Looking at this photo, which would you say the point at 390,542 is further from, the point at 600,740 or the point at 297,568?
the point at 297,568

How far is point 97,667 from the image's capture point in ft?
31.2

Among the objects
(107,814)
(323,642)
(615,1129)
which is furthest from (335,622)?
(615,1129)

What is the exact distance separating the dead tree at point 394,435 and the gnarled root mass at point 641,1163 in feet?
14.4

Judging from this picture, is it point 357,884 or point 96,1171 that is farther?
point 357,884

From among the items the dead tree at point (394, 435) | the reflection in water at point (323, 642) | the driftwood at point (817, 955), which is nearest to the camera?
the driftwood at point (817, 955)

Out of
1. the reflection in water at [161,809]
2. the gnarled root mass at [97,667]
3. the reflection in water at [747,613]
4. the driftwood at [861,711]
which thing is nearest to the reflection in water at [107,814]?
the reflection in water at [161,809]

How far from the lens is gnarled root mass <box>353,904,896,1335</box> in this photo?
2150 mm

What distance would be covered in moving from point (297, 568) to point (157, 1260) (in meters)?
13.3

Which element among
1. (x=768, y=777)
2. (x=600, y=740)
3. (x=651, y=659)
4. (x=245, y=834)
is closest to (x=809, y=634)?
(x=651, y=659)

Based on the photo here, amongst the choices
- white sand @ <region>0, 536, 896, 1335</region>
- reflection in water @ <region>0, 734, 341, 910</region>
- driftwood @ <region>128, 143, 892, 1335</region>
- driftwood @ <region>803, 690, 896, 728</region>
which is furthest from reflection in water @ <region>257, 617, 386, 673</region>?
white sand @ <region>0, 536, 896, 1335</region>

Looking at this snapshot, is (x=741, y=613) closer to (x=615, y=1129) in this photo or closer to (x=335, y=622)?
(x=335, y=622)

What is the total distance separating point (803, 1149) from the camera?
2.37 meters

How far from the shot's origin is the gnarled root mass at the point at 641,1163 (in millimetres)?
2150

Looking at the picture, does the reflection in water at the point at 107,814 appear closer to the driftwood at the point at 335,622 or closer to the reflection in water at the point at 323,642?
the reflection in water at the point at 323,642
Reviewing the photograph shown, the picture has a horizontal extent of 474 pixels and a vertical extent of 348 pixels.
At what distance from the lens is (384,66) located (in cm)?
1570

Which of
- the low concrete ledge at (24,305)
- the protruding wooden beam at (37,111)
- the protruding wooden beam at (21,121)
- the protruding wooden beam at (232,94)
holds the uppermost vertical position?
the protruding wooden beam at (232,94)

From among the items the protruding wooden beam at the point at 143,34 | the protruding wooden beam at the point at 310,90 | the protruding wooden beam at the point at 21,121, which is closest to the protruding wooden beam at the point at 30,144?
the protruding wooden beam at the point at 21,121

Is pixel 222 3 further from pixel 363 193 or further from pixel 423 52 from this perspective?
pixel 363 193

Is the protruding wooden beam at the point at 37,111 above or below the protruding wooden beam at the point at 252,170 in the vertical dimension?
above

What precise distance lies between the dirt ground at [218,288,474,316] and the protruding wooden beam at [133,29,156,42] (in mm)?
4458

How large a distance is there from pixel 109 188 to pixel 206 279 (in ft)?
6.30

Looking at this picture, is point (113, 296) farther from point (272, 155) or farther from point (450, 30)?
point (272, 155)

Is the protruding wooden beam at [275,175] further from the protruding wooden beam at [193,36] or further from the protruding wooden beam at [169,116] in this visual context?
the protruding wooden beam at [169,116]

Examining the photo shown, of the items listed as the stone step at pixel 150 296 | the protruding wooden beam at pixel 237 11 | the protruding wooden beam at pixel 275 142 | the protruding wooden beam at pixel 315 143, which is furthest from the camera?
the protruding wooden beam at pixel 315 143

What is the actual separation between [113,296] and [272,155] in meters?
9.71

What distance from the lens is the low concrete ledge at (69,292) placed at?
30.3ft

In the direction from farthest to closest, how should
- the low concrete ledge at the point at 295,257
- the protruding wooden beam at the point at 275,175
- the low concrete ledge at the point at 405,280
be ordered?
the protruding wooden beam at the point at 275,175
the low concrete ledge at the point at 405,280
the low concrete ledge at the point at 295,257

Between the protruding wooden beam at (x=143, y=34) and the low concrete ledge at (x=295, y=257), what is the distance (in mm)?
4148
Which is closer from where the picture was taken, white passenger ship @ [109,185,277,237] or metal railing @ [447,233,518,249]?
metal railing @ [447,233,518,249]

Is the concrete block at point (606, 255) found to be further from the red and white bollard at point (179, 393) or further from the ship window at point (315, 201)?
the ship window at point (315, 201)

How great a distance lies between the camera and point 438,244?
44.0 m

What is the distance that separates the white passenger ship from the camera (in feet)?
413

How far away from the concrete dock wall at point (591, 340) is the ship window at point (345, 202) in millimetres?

### Instructions for the task
Rewrite all the records above, switching every "gnarled root mass" to "tangled root mass" and leaving everything else unchanged.

### Result of the exercise
Looking at this photo, which would you say the point at 390,542 is further from, the point at 600,740 or the point at 297,568?
the point at 297,568

How far is point 97,667 from the image's capture point in ft?
31.2

Among the objects
(107,814)
(323,642)
(615,1129)
which is furthest from (335,622)?
(615,1129)

What is the exact distance separating the dead tree at point 394,435 and the tangled root mass at point 641,1163 in feet?
14.4

Judging from this picture, is it point 357,884 or point 96,1171 that is farther?
point 357,884

From among the items the dead tree at point (394, 435) | the reflection in water at point (323, 642) | the driftwood at point (817, 955), which is nearest to the camera?
the driftwood at point (817, 955)

Out of
1. the reflection in water at [161,809]
2. the tangled root mass at [97,667]
3. the reflection in water at [747,613]
4. the driftwood at [861,711]
which thing is nearest to the reflection in water at [107,814]?
the reflection in water at [161,809]

How far from the lens is tangled root mass <box>353,904,896,1335</box> in this photo?
2150 mm

What distance would be covered in moving from point (297, 568) to point (157, 1260) (in meters)?
13.3

Which element among
1. (x=768, y=777)
2. (x=600, y=740)
3. (x=651, y=659)
4. (x=245, y=834)
is closest to (x=809, y=634)?
(x=651, y=659)

Based on the photo here, amongst the choices
- white sand @ <region>0, 536, 896, 1335</region>
- reflection in water @ <region>0, 734, 341, 910</region>
- driftwood @ <region>128, 143, 892, 1335</region>
- driftwood @ <region>803, 690, 896, 728</region>
which is furthest from reflection in water @ <region>257, 617, 386, 673</region>?
white sand @ <region>0, 536, 896, 1335</region>

Looking at this snapshot, is (x=741, y=613) closer to (x=615, y=1129) in this photo or closer to (x=335, y=622)?
(x=335, y=622)

What is the total distance separating point (803, 1149) from the camera?
2.37 meters

How far from the shot's origin is the tangled root mass at the point at 641,1163 (in millimetres)?
2150

Looking at the picture, does the reflection in water at the point at 107,814 appear closer to the driftwood at the point at 335,622 or closer to the reflection in water at the point at 323,642?
the reflection in water at the point at 323,642
Reviewing the photograph shown, the picture has a horizontal extent of 474 pixels and a vertical extent of 348 pixels.
At what distance from the lens is (384,66) located (in cm)?
1570

Which of
- the low concrete ledge at (24,305)
- the protruding wooden beam at (37,111)
- the protruding wooden beam at (21,121)
- the protruding wooden beam at (232,94)
holds the uppermost vertical position?
the protruding wooden beam at (232,94)

From among the items the protruding wooden beam at the point at 143,34 | the protruding wooden beam at the point at 310,90 | the protruding wooden beam at the point at 21,121, which is closest to the protruding wooden beam at the point at 30,144?
the protruding wooden beam at the point at 21,121

Is pixel 222 3 further from pixel 363 193 or further from pixel 423 52 from this perspective?
pixel 363 193

Is the protruding wooden beam at the point at 37,111 above or below the protruding wooden beam at the point at 252,170 in the vertical dimension?
above

What precise distance lies between the dirt ground at [218,288,474,316] and the protruding wooden beam at [133,29,156,42] (in mm)?
4458

How large a distance is there from pixel 109 188 to pixel 206 279 (in ft)?
6.30

Looking at this picture, is point (113, 296) farther from point (272, 155) or farther from point (450, 30)?
point (272, 155)

Is the protruding wooden beam at [275,175] further from the protruding wooden beam at [193,36] or further from the protruding wooden beam at [169,116] in this visual context?
the protruding wooden beam at [169,116]

Examining the photo shown, of the items listed as the stone step at pixel 150 296 | the protruding wooden beam at pixel 237 11 | the protruding wooden beam at pixel 275 142 | the protruding wooden beam at pixel 315 143, which is furthest from the camera?
the protruding wooden beam at pixel 315 143

What is the actual separation between [113,296] and [272,155] in meters?
9.71

What distance from the lens is the low concrete ledge at (69,292) placed at?
30.3ft

In the direction from farthest to closest, how should
- the low concrete ledge at the point at 295,257
- the protruding wooden beam at the point at 275,175
- the low concrete ledge at the point at 405,280
be ordered?
the protruding wooden beam at the point at 275,175
the low concrete ledge at the point at 405,280
the low concrete ledge at the point at 295,257

Between the protruding wooden beam at (x=143, y=34) and the low concrete ledge at (x=295, y=257), what is the distance (in mm)?
4148
Which is closer from where the picture was taken, white passenger ship @ [109,185,277,237] or metal railing @ [447,233,518,249]?
metal railing @ [447,233,518,249]

Is the concrete block at point (606, 255) found to be further from the red and white bollard at point (179, 393) or further from the ship window at point (315, 201)?
the ship window at point (315, 201)

How great a distance lies between the camera and point 438,244?
44.0 m

What is the distance that separates the white passenger ship from the camera (in feet)?
413

How far away from the concrete dock wall at point (591, 340) is the ship window at point (345, 202) in millimetres?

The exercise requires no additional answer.